_Provided text_.
- - - - -
MOJO PRESENTS
Patrolling the treacherous interzone between mundanity and profundity, DRY CLEANING unleash a second album that mixes Tories and tortoises, metal and ambient, comedy and catharsis. Looks like quitting the day jobs might pay off after all. “We’ve got a lot of friends who ask, ‘What happened, what’s the secret?’” they tell LAURA SNAPES.
WHEN DRY CLEANING STOP AT A HERTFORDSHIRE PUB EN ROUTE TO A festival one skin-blistering July Sunday, they seek shade in the beer garden’s darkest corner, where they tenderly pick flies off one another and enjoy a good heavy meal. Wearing factor 50 and shades of monochrome, the four-piece would be your archetypal goths in hot weather were they not immensely friendly and clearly charmed by the vicissitudes of new-band life. One day you’re playing a US talk show; then a family festival where you clock UK kids’ TV stars Dick & Dom by the tea urn.
This is the switchback of Dry Cleaning’s last 12 months – making up for lost time after their debut album, 2021’s New Long Leg, struck a chord amid pandemic restrictions. Vocalist Florence Shaw’s uncanny lyricism, delivering observations and found phrases in a meticulous mutter, unfolded like the conveyor belt of an increasingly alienated mind, while her bandmates offered contrasting catharsis. In guitarist Tom Dowse they have a compulsive explorer of the instrument’s outer reaches, his playing by turns louche, minimal-ist and prowling. “I geek out on guitar tone,” he tells MOJO, almost apologetically.
- - - - -
_Collected data_.
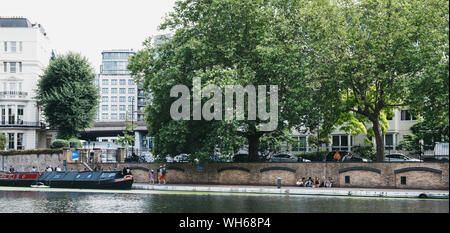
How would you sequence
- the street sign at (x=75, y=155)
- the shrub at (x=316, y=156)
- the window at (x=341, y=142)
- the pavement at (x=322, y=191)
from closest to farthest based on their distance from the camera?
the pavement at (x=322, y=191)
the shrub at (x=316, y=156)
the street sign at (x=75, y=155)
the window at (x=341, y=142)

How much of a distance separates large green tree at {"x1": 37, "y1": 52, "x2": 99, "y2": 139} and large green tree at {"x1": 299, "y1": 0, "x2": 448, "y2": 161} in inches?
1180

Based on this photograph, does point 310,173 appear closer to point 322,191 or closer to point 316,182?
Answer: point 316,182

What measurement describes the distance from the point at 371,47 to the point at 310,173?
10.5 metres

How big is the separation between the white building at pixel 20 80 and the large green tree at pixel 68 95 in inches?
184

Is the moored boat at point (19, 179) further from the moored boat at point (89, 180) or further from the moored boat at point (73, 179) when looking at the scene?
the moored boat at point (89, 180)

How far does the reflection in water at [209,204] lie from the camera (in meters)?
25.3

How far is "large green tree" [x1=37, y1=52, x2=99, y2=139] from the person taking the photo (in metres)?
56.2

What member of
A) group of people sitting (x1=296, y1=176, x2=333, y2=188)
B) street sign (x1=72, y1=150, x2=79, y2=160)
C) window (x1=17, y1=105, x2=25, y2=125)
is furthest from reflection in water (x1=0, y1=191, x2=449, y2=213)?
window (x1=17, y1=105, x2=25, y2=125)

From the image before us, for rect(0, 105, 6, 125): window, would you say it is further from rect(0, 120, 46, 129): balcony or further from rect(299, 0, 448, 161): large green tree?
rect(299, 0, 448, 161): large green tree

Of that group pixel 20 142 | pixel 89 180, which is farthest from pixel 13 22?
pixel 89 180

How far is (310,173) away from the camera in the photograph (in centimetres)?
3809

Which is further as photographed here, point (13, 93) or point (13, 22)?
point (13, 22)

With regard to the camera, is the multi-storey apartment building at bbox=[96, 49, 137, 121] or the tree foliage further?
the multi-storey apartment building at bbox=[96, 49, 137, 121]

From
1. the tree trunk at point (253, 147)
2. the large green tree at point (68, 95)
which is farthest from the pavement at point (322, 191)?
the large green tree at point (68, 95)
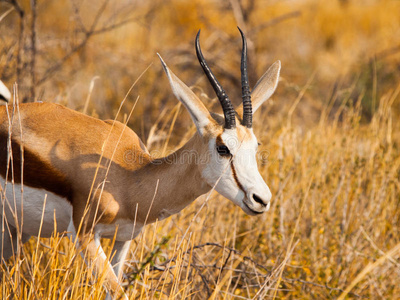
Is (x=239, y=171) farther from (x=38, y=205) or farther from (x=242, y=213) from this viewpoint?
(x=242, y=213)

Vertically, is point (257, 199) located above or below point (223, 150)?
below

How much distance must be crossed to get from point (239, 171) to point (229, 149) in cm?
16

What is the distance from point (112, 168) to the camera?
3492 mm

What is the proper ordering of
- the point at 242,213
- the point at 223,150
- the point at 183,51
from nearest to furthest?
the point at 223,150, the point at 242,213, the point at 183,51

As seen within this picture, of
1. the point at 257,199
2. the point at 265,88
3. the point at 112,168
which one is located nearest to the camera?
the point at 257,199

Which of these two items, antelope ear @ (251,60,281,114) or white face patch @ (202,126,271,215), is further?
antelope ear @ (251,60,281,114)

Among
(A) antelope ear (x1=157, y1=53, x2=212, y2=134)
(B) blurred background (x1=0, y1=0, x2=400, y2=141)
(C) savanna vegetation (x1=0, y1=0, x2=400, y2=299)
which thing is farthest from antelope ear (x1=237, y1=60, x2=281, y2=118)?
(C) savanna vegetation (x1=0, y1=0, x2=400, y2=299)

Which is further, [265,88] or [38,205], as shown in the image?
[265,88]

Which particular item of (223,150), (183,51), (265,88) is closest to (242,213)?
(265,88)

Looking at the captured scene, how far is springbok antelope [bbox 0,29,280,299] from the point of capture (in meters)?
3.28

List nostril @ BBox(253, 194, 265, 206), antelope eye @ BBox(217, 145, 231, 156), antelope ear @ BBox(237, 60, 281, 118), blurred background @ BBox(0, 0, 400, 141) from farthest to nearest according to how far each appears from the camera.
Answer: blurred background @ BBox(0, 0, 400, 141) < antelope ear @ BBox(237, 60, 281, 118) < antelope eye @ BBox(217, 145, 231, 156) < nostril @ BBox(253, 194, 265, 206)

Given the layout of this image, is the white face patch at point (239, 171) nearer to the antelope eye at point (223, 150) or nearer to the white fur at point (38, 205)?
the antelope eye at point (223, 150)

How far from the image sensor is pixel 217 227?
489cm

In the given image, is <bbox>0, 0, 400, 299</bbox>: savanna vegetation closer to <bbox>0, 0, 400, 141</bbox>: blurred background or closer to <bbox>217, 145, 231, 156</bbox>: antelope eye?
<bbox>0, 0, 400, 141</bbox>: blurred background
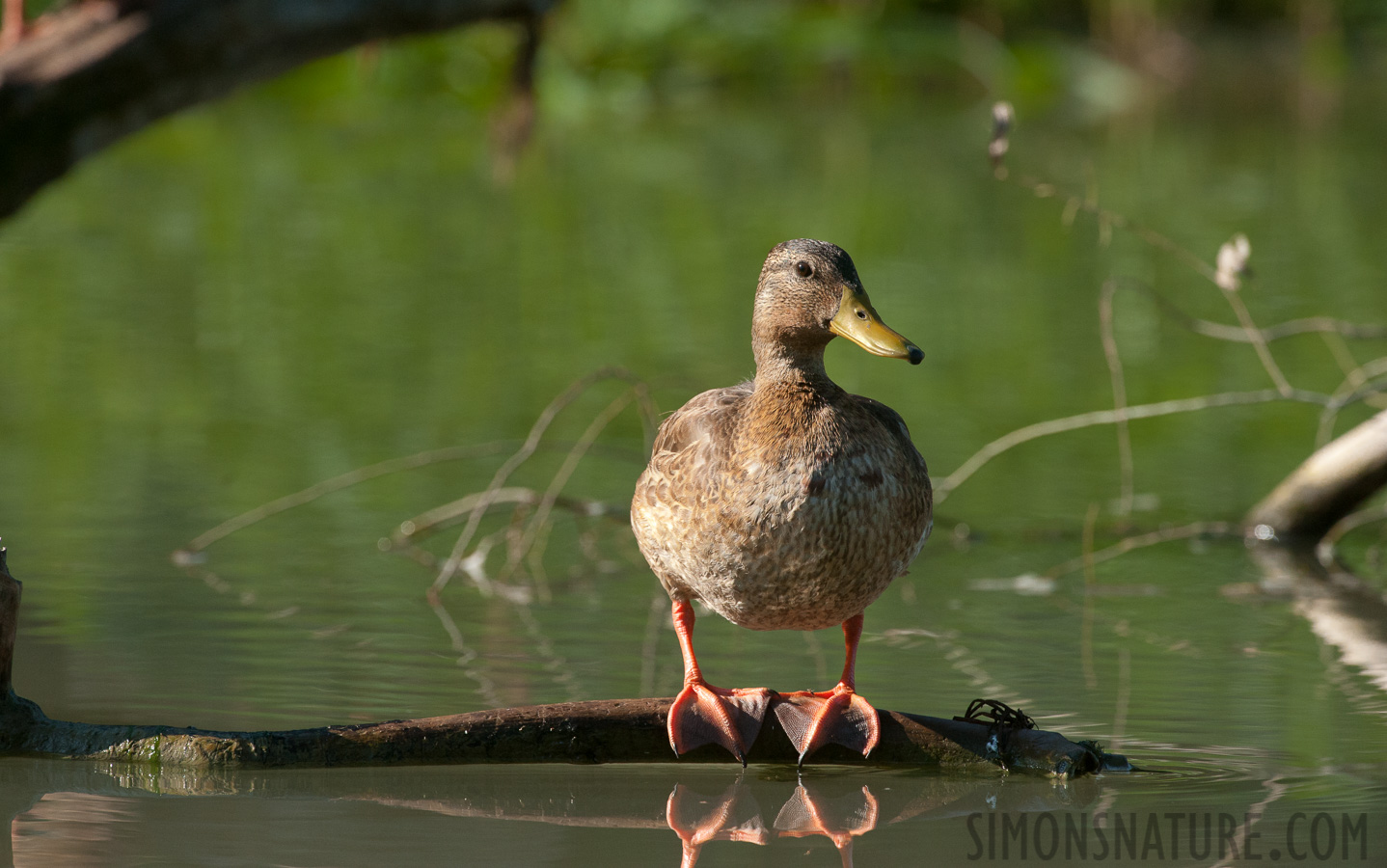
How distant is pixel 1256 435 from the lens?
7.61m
- - - - -
_Tasks to complete_.
1 – Return the portion of the Dry Cleaning article that begins at the words "This is the" and stops after the words "MOJO, almost apologetically.".
2 – Resume the Dry Cleaning article, picking up right after its last sentence.

_Expected results_.
1 –
This is the switchback of Dry Cleaning’s last 12 months – making up for lost time after their debut album, 2021’s New Long Leg, struck a chord amid pandemic restrictions. Vocalist Florence Shaw’s uncanny lyricism, delivering observations and found phrases in a meticulous mutter, unfolded like the conveyor belt of an increasingly alienated mind, while her bandmates offered contrasting catharsis. In guitarist Tom Dowse they have a compulsive explorer of the instrument’s outer reaches, his playing by turns louche, minimal-ist and prowling. “I geek out on guitar tone,” he tells MOJO, almost apologetically.

2 –
LAST SUMMER, WITH GIGS RESTRICTED, THE BAND STRUCK AHEAD WITH ALBUM two (“There was nothing else to do,” says drummer Nick Buxton). Like New Long Leg, Stumpwork was made at Rockfield in Wales with Polly Harvey collaborator John Parish. It’s a relationship that thrives on the producer’s blunt messaging. “If he doesn’t like something you’re doing, he’ll just say no,” says Dowse. “And we like that.” “I always feel really suspicious when people blow smoke up your arse,” adds Shaw, rearranging her waist-length hair like a scarf.